### EXERCISES TO COMPLETE:
1. Reproduce verbatim the stretch of the BERT question-answering notebook from "1. **🌱 Dataset" through "as the label.".
2. In the listing, substitute "area" for every "region" in the stretch from the line containing "From what the" through the line containing "according to their distance from the camera.", and give only those lines with nothing else changed.

### SOURCE TEXT:
* Start *

# BERT for Question-Answering

In this Notebook, we fine-tune [BERT (Bidirectional Encoder Representations from Transformers)](https://arxiv.org/abs/1810.04805) for Question Answering (Q&A) tasks using the [SQuAD (Stanford Question Answering)](https://rajpurkar.github.io/SQuAD-explorer/explore/1.1/dev/Super_Bowl_50.html) dataset. Developed by Google in 2018, BERT revolutionized the field of NLP by setting new state-of-the-art benchmarks across various NLP (Natural Language Processing) tasks.

BERT is pre-trained on a massive corpus, allowing it to grasp language structure and context. This pre-trained model can then be fine-tuned for specific tasks such as sentiment analysis or question answering. Fine-tuning BERT for Q&A tasks involves adjusting the model to predict the start and end positions of the answer in a given passage for a provided question (extractive question answering). The following steps outline the process of fine-tuning BERT for these tasks:

1. **🌱 Dataset Preparation**:
    - Define each dataset item with a question, a passage (or context), and the start and end positions of the answer within the passage as the label.

* End *

### AVAILABLE RECORDS:
* Start *

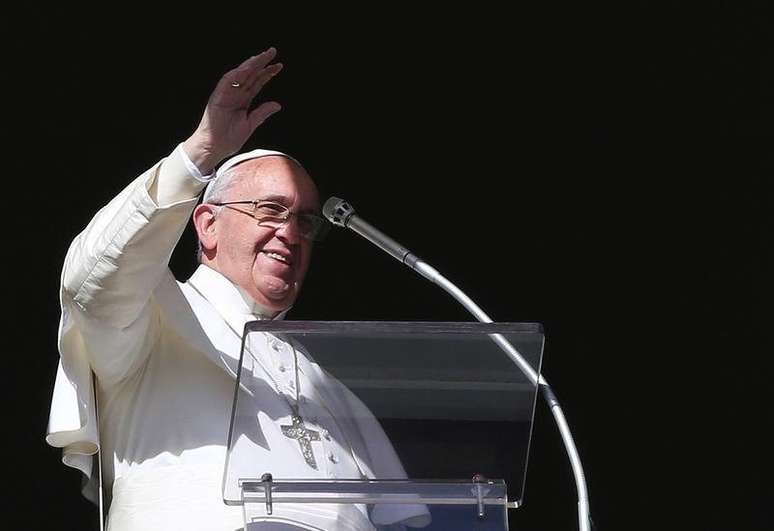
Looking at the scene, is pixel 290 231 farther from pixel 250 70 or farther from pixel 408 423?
pixel 408 423

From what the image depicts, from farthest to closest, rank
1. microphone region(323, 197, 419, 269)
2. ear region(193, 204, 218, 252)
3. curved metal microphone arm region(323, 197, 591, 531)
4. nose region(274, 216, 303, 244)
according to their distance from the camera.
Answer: ear region(193, 204, 218, 252) < nose region(274, 216, 303, 244) < microphone region(323, 197, 419, 269) < curved metal microphone arm region(323, 197, 591, 531)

* End *

### SOLUTIONS IN ORDER:
1.
1. **🌱 Dataset Preparation**:
    - Define each dataset item with a question, a passage (or context), and the start and end positions of the answer within the passage as the label.

2.
From what the image depicts, from farthest to closest, rank
1. microphone area(323, 197, 419, 269)
2. ear area(193, 204, 218, 252)
3. curved metal microphone arm area(323, 197, 591, 531)
4. nose area(274, 216, 303, 244)
according to their distance from the camera.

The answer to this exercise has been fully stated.